Quando chegaram a Portugal, os Gulbenkian viram um paraíso que escapava à II Guerra. Mas o arménio chegou a ser detido. Eis um excerto da nova biografia do "homem mais rico do mundo".

Quem foi, exatamente, Calouste Gulbenkian? O filantropo e negociante de origens arménias que viveu em Lisboa, onde acabou por morrer em 1955, aos 86 anos, teve uma vida tão rica que justificava uma nova biografia, além do relato autorizado (já então com acesso a memórias íntimas) que o biógrafo britânico Ralph Hewins publicou em 1957. A biografia dos anos 1950 teve como título português “O Senhor Cinco Por Cento”, alcunha com que o arménio ficou conotado pela participação que teve na primeira petrolífera a extrair petróleo do Irão. Agora, o escritor norte-americano e professor de História da universidade de Southampton Jonathan Conlin prepara-se para publicar “O Homem Mais Rico do Mundo — As Muitas Vidas de Calouste Gulbenkian”. O livro chega às livrarias esta quinta-feira, 3 de janeiro, no ano em que se assinala século e meio do nascimento de Gulbenkian.

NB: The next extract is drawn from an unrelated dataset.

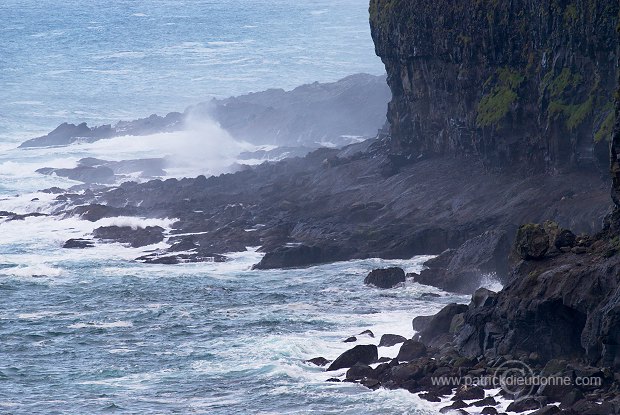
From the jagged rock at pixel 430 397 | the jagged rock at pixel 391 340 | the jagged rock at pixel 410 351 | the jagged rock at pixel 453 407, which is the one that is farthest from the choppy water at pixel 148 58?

Resultado de uma investigação de cinco anos, que ocupou Jonathan Conlin a tempo inteiro nesse período, o livro pretende retratar Calouste Sarkis Gulbenkian também na intimidade. Isto porque Conlin encontrou motivos de interesse na vida privada do mecenas, que legou uma importante coleção privada de arte à fundação criada com o seu nome em Lisboa: “As mulheres de que se fazia acompanhar, os negócios com Estaline, a forma como usava a sua mulher, a encantadora Nevarte, para aprofundar relacionamentos e alianças e a sua paixão por arte”.

O livro foi escrito com “total acesso aos arquivos da Fundação Calouste Gulbenkian” e a biografia é a de um “homem complexo”, garante a editora Objetiva, que publica a obra. Antecipando a edição da obra, o Observador publica o 16º capítulo, “País de Abundância, 1942-1944”, referente aos primeiros anos do filantropo e comerciante em Portugal, à relação que estabeleceu com o regime de António Oliveira Salazar e à forma como Gulbenkian e Nevarte viam a sociedade lisboeta. Segundo esta nova biografia, quando morreu em Lisboa em 1955, Calouste Gulbenkian era ‘o homem mais rico do mundo’.

A nova biografia de Calouste Sarkis Gulbenkian, escrita por Jonathan Conlin, chega às livrarias na quinta-feira, dia 3 de janeiro

Para exilados abastados como os Gulbenkian, a Lisboa do tempo de guerra oferecia uma via de fuga às privações da vida em Londres, Paris e Vichy. Não obstante a sua riqueza e o sempre presente mercado negro, Calouste, Nevarte, Nubar, Rita e Kevork não conseguiam escapar ao racionamento, que se prolongaria bem para lá do fim da guerra. Nevarte viria a recordar ter de sobreviver em Vichy “sem leite, sem manteiga, sem ovos, sem galinhas e patos, sem peixe, sem carne”. Nubar, em contrapartida, encontrou “bastante comida” em Lisboa durante a sua escala em 1940. Como ele escreveu a Rita, “Portugal em geral, e Lisboa em particular, é um perfeito País da Abundância para quem vem de uma Inglaterra marcada pela guerra”. Uma vez instalado no Hotel Aviz de Lisboa, Calouste depressa começou a enviar encomendas com provisões para a Grã-Bretanha. Amigos que tinham agradecido educadamente ofertas de caviar cinco anos antes, escreviam agora cartas exuberantes de agradecimento por uma caixa de ameixas de Elvas. Terra de sol, paz e abundância (pelo menos para os ricos), Portugal parecia um verdadeiro paraíso em 1942.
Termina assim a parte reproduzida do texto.